* WHAT YOU HAVE TO DO
Arrange the entries below as a two-column CSV with columns "text" and "answer", one row per entry. Put each value in a double-quoted field with line breaks replaced by spaces, and leave the pictures out.

* DATASET CONTENT
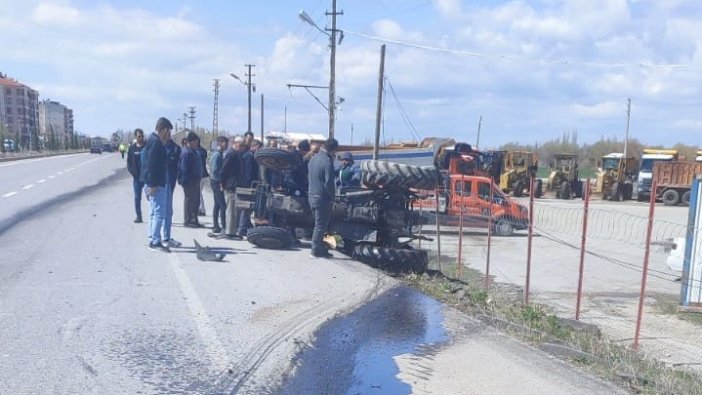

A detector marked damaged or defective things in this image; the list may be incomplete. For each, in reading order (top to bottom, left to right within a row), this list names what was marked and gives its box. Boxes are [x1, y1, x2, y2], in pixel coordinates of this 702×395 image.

detached tractor tire [256, 148, 300, 170]
detached tractor tire [364, 161, 440, 192]
detached tractor tire [664, 189, 680, 207]
detached tractor tire [248, 226, 294, 251]
detached tractor tire [496, 218, 516, 237]
detached tractor tire [352, 244, 428, 276]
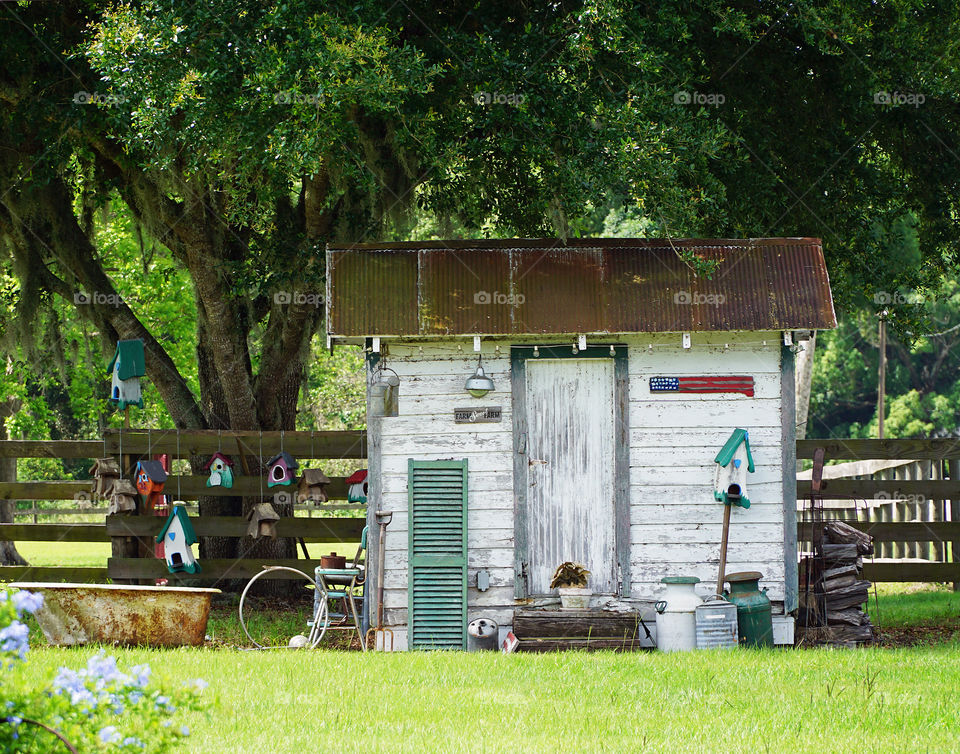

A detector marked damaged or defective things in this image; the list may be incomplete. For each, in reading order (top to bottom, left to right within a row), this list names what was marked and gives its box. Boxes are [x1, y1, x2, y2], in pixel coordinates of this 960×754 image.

rusty corrugated metal roof [326, 239, 836, 336]
rust stain on roof [326, 238, 836, 338]
rusty bathtub [11, 580, 221, 648]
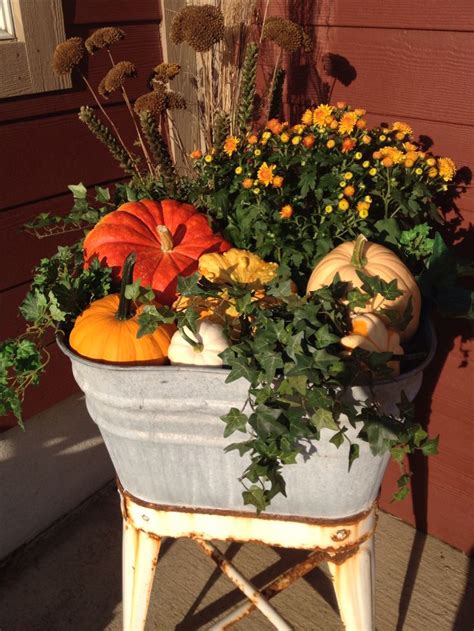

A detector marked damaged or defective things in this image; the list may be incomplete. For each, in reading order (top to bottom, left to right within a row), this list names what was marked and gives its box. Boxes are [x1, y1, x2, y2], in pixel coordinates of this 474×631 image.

rusty metal stand [118, 486, 378, 628]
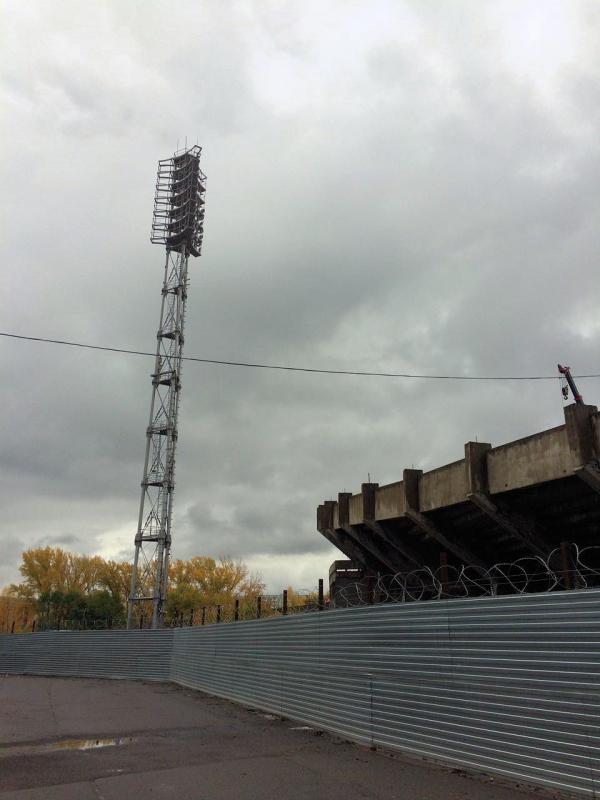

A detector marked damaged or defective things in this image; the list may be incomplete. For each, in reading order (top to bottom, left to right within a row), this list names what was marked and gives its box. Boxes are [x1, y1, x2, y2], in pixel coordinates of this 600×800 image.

cracked asphalt [0, 676, 548, 800]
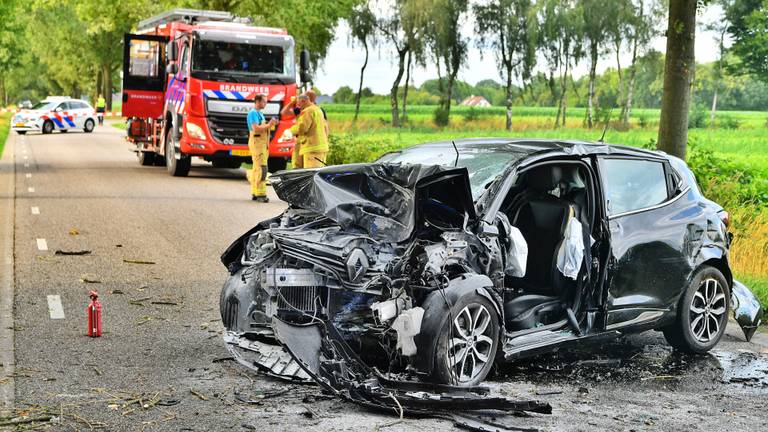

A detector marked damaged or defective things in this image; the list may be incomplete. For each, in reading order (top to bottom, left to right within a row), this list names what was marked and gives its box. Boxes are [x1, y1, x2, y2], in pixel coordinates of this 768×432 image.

car hood crumpled [268, 163, 474, 243]
broken car part on road [218, 138, 760, 416]
car windshield shattered [218, 138, 760, 426]
wrecked black car [220, 139, 760, 392]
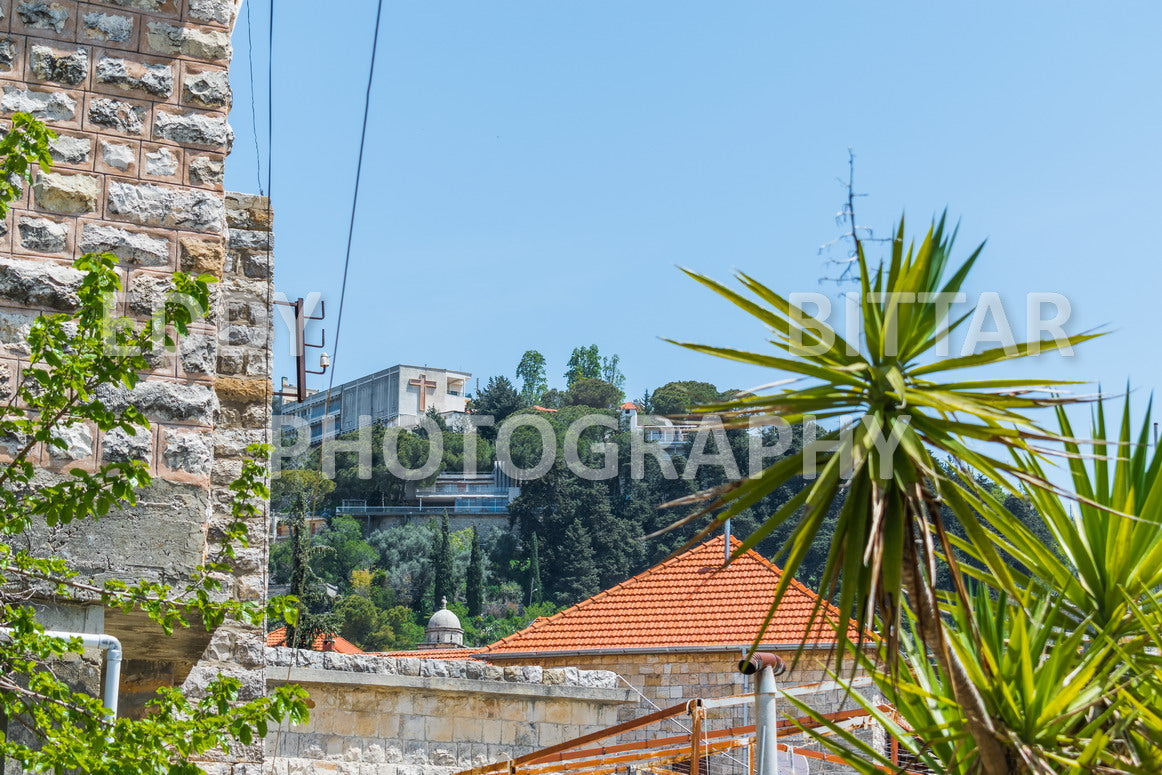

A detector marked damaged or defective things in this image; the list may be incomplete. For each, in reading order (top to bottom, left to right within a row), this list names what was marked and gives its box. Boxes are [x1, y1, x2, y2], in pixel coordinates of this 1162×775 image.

rusty metal pipe end [739, 650, 785, 673]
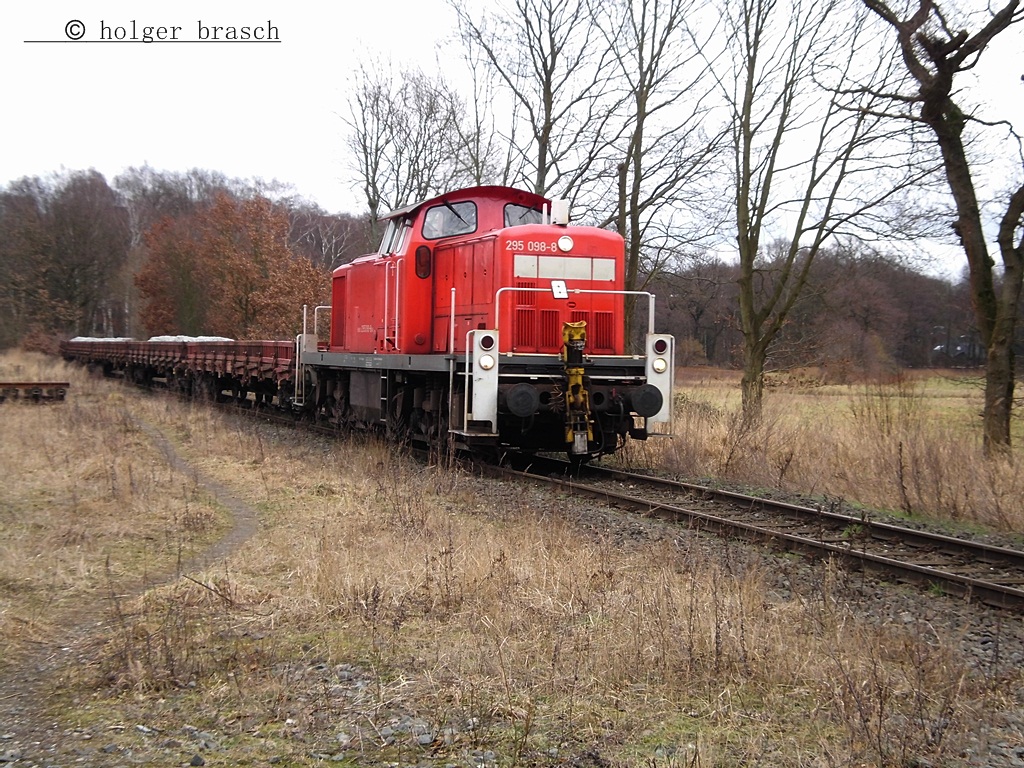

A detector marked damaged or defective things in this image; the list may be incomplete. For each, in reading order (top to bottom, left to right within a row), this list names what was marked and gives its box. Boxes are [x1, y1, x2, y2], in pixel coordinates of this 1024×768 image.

rusty rail section [0, 382, 70, 405]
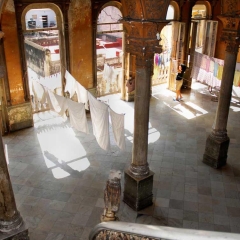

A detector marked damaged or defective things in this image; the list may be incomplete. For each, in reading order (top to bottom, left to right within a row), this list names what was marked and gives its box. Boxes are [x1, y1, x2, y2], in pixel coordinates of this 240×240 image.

peeling plaster wall [1, 0, 24, 104]
peeling plaster wall [68, 0, 94, 88]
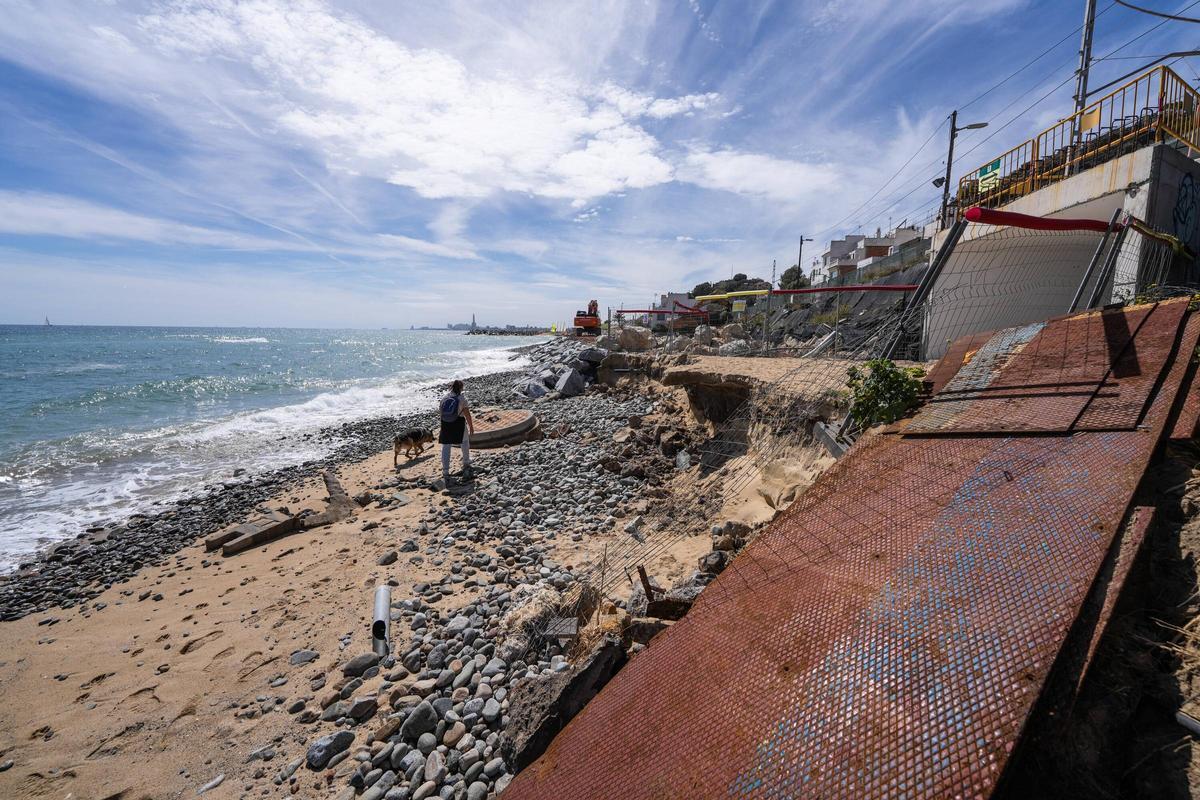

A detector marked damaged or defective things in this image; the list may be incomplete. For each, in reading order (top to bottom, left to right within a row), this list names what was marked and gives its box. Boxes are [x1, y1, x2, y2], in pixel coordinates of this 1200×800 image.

rusty metal ramp [506, 298, 1200, 800]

* RIGHT ANSWER
text,answer
"A detector marked damaged or defective things in this image; the list may be incomplete. For each, in reading order (top to bottom, left to right within a row), this list names what was marked and gives its box. Boxes are [x1, y1, x2, y2], in pixel coordinates of this 702×395 image.","detached tractor tire [256, 148, 300, 170] detached tractor tire [364, 161, 440, 192] detached tractor tire [664, 189, 680, 207] detached tractor tire [248, 226, 294, 251] detached tractor tire [496, 218, 516, 237] detached tractor tire [352, 244, 428, 276]"
"A detector marked damaged or defective things in this image; the list may be incomplete. For each, in reading order (top to bottom, left to right within a row), this list names what was marked and gives its box. Boxes are [x1, y1, x2, y2], in pixel coordinates of this 960×754 image.","rusty corrugated metal roof [326, 239, 836, 336] rust stain on roof [326, 238, 836, 338] rusty bathtub [11, 580, 221, 648]"
"A detector marked damaged or defective things in this image; the list may be incomplete. For each, in reading order (top to bottom, left to right within a row), this list names what was marked and gives its box. Boxes are [x1, y1, x2, y2], in pixel coordinates of this 474×631 image.","rusty metal stand [118, 486, 378, 628]"
"A detector marked damaged or defective things in this image; the list may be incomplete. For each, in reading order (top to bottom, left to right within a row), this list names what was marked and gives its box. Boxes are [x1, y1, x2, y2], in pixel coordinates of this 600×800 image.","cracked asphalt [0, 676, 548, 800]"
"A detector marked damaged or defective things in this image; the list may be incomplete. For each, in reading order (top to bottom, left to right within a row), this list names what was marked and gives its box. Boxes are [x1, y1, x2, y2], in pixel coordinates of this 768×432 image.","car hood crumpled [268, 163, 474, 243] broken car part on road [218, 138, 760, 416] car windshield shattered [218, 138, 760, 426] wrecked black car [220, 139, 760, 392]"
"A detector marked damaged or defective things in this image; the list may be incomplete. For each, in reading order (top to bottom, left to right within a row), this list names what was marked and gives its box. Boxes are [x1, y1, x2, y2], in pixel coordinates of this 1162×775 image.","rusty metal pipe end [739, 650, 785, 673]"
"A detector marked damaged or defective things in this image; the list may be incomplete. For each, in reading order (top to bottom, left to right within a row), this list names what was marked and gives its box. Boxes are [x1, y1, x2, y2], in pixel coordinates of this 1024×768 image.","rusty rail section [0, 382, 70, 405]"
"A detector marked damaged or defective things in this image; the list may be incomplete. For each, in reading order (top to bottom, left to right within a row), this list names what was marked and gives its box. Boxes are [x1, y1, x2, y2], in pixel coordinates of this 240×240 image.","peeling plaster wall [1, 0, 24, 104] peeling plaster wall [68, 0, 94, 88]"
"A detector marked damaged or defective things in this image; the list may be incomplete. For each, in reading order (top to bottom, left to right within a row), this list names what was marked and gives its box. Boxes are [x1, y1, x2, y2], in pixel coordinates of this 1200×800 image.","rusty metal ramp [506, 298, 1200, 800]"